═════ 学習文

逆ザヤということばが薬に使われる場合を説明します。

売値が仕入れ値よりたかいものを順ザヤと言います。
普通そうでないと商売はなりたちませんね。

ところが、売値のほうが仕入れ値より安くなることが逆ザヤです。
これは、売れ残りになる商品の不良在庫を減らすために行うこともあるでしょう。
メーカーが希望小売価格を変えたために、店が損するなんて言うこともあります。

とはいえ、普通の商売で順ザヤだ逆ザヤだとはあまり言いません。

この話を商品の先物取引に適用するのが普通やることです。
今買って後で値が上がることを期待するのが先物市場ですね。
だから、あとからの値段のほうが上がることを順ザヤといいます。

あとで値段が下がることを逆ザヤと言います。

だから、下がりそうか上がりそうかをデータから分析し手を打つのが先物取引という仕掛けです。
穀物の生産報告が発表されたりすると、市場は動きます。
鼻が利く人間なら、逆ザヤになりそうな債券はすぐ売りとばし、順ザヤになりそうなものを買いあさります。

さて、薬品の世界ではこういうことになります。

══════════
═════ 項目一覧

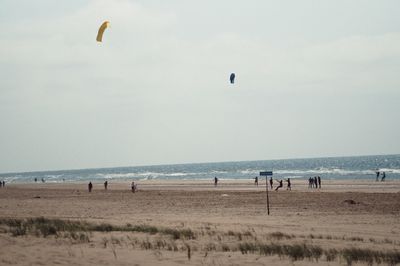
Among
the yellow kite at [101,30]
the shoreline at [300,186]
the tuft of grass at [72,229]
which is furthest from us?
the shoreline at [300,186]

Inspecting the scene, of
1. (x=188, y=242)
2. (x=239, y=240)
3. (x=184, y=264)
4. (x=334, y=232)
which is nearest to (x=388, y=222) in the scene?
(x=334, y=232)

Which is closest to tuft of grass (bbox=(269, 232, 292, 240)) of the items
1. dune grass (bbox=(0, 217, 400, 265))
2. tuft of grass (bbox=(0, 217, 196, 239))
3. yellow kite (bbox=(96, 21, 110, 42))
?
dune grass (bbox=(0, 217, 400, 265))

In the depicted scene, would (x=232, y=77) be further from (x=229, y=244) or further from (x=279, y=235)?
(x=229, y=244)

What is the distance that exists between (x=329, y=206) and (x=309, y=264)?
14.9 meters

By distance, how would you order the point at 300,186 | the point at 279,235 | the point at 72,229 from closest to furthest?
the point at 279,235 < the point at 72,229 < the point at 300,186

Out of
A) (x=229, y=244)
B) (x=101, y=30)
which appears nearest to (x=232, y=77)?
(x=101, y=30)

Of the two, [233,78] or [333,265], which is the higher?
[233,78]

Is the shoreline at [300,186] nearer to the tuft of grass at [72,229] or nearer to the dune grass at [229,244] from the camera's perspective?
the tuft of grass at [72,229]

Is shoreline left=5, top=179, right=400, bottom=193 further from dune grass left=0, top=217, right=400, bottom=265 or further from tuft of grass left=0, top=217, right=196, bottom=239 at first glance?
dune grass left=0, top=217, right=400, bottom=265

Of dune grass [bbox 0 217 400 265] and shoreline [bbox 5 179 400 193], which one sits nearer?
dune grass [bbox 0 217 400 265]

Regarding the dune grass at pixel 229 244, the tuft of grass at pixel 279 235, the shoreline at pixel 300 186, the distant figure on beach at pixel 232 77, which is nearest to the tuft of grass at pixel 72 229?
the dune grass at pixel 229 244

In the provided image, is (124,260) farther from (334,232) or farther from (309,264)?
(334,232)

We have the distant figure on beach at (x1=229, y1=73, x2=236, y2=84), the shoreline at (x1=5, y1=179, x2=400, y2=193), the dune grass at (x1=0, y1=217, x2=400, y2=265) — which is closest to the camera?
the dune grass at (x1=0, y1=217, x2=400, y2=265)

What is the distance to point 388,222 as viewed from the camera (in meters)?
15.9
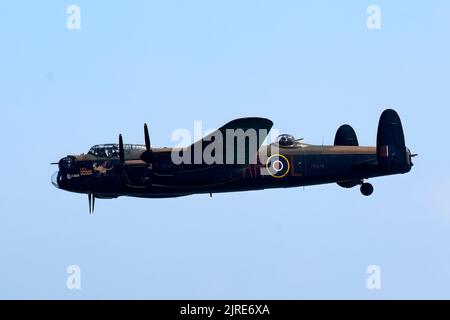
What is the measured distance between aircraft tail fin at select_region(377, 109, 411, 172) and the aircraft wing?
5.81 m

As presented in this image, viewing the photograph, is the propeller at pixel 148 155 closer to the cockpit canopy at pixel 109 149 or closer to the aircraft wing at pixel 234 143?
the cockpit canopy at pixel 109 149

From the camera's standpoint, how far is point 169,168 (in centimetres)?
4938

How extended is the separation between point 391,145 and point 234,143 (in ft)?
23.9

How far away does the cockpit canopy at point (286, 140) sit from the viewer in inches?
2009

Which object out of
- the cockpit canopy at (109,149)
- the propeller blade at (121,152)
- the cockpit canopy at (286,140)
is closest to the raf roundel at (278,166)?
the cockpit canopy at (286,140)

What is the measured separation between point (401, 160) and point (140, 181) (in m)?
11.6

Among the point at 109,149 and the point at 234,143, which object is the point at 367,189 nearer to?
the point at 234,143

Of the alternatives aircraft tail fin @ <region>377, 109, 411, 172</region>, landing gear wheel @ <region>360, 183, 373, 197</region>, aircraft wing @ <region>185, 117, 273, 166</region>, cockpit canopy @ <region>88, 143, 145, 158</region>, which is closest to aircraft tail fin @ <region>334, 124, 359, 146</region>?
landing gear wheel @ <region>360, 183, 373, 197</region>

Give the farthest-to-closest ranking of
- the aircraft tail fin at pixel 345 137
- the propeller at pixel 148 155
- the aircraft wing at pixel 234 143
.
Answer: the aircraft tail fin at pixel 345 137, the propeller at pixel 148 155, the aircraft wing at pixel 234 143

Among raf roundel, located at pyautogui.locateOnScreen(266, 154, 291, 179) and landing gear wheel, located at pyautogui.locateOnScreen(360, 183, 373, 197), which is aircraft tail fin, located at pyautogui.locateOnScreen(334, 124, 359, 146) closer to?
landing gear wheel, located at pyautogui.locateOnScreen(360, 183, 373, 197)

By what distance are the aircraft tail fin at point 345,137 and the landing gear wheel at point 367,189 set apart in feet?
9.04
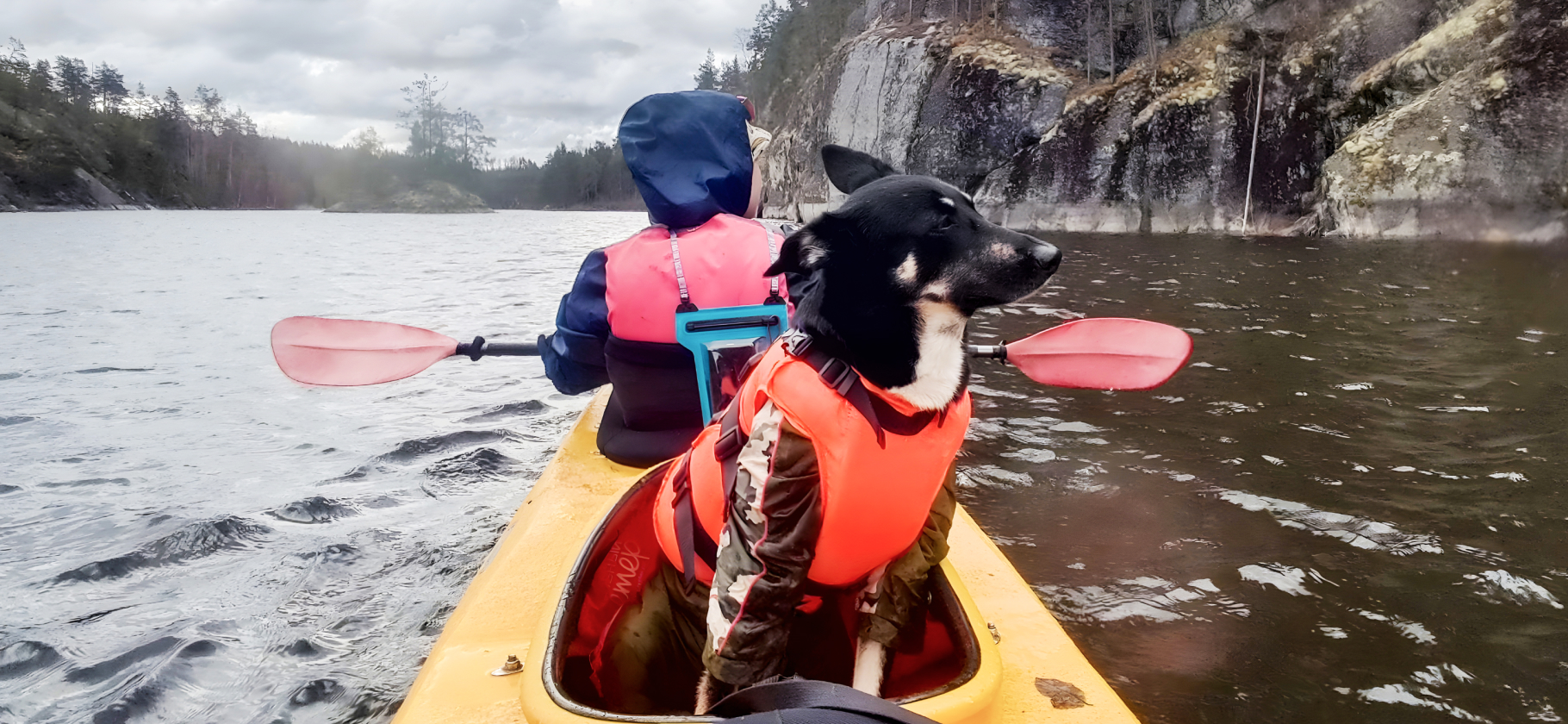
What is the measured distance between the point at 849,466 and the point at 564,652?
88 centimetres

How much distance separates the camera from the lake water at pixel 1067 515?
3.16 meters

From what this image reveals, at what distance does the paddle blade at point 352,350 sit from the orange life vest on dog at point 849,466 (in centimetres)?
250

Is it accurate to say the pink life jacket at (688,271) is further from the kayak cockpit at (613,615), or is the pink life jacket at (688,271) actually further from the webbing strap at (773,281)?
the kayak cockpit at (613,615)

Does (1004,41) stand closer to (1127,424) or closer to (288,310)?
(288,310)

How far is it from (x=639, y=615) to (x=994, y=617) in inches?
39.7

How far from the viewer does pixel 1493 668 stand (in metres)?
2.89

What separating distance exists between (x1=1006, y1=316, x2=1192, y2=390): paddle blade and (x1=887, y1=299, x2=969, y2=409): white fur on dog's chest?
1128mm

══════════

_課題:_ 逆ザヤについて説明した学習文の続きを、最後の文のあとから書き進めなさい。 ここでは項目は使いません。

_解答例:_
売値は、薬価基準というものがありまして、法的に値段が決められます。
その値段で取引をしなければいけないのです。

薬品会社では卸会社にいくらで売るかは決められていません。
普通は売値よりも安い値段で納入するでしょうね。それが順ザヤです。
ところが諸事情あってそれより高い値段でないと出荷できないことがあります。
製造原価のためですね。これが逆ザヤです。

なぜこんなことがおきるかをご説明します。

熱を出したり鼻水がでたり頭痛がする症状、というのは一人の人間が1年暮らしたら1度か2度は起きる可能性があることです。
だったら、ニーズは大変にあるものです。
アセトアミノフェンだとか塩化リゾチームを使った薬は大量に処方されるでしょうね。
風邪にも効くし打撲にも効果があります。
だったら、こういう薬は非常に大量に作っておいて大丈夫です。
工場は高稼働できますし、出荷単位の製造原価は低くなります。
当然順ザヤになります。

水溶性たんぱくが不活性化しないように制御し、眼球の白濁化を阻止するというピレノキシンと言う薬があります。
そこそこ薄くして使います。
どう考えてもこれは白内障予防薬であって、高齢であっても白内障になる人は数割です。
そして、直すという特効薬でもない。
あんまり風邪薬みたいに大量には作れません。
でも薬価は決まっています。
だったら、逆ザヤになってしまうわけです。

数十万人にひとりでるくらいの症状に対する薬なんかは、必要にはちがいないけど、工場をフル稼働して製造するまでには至りません。
相当な逆ザヤになるはずです。

薬価基準というのは、薬が健康保険の対象になりますから統制して管理するための厚生労働省の考え方です。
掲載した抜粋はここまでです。